Following a huge drop in profits last year, Swiss private bank, Julius Baer (JB), is now planning to cut 300 jobs in 2020. The objective is to increase profitability with a three-year strategy to improve margins. However, the Bank’s employees in Singapore and Hong Kong, where it has been expanding rapidly of late, will not be deeply impacted by the downsizing. A majority of the layoffs, that is, about 200, will take place in Switzerland itself. The rest will happen mostly in Europe and the Middle East. However, in Asia, JB is reported to be considering laying off some underperformers along with some very highly-paid senior managers, to cut costs.

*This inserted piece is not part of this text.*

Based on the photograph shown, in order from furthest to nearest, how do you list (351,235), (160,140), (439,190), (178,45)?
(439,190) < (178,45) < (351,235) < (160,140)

The wealth management institution is attempting to improve its revenues and adjusted cost-income ratio to 67 per cent in the next two to three years. Its earlier target was 68 per cent, against which it achieved a level of 71 per cent last year, by cutting costs by $200 million and growing income. It plans to focus more on investing in human advice and technology, and also concentrate on sustainable profit growth.
The executive board of the Bank has also shrunk under the new CEO, who took charge in September. The trimmer and more efficient board has been entrusted with the responsibility of focussing on clients, especially the super rich ones.
The Bank will be increasing its offerings for its rich and super rich clientele and also invest more on technology.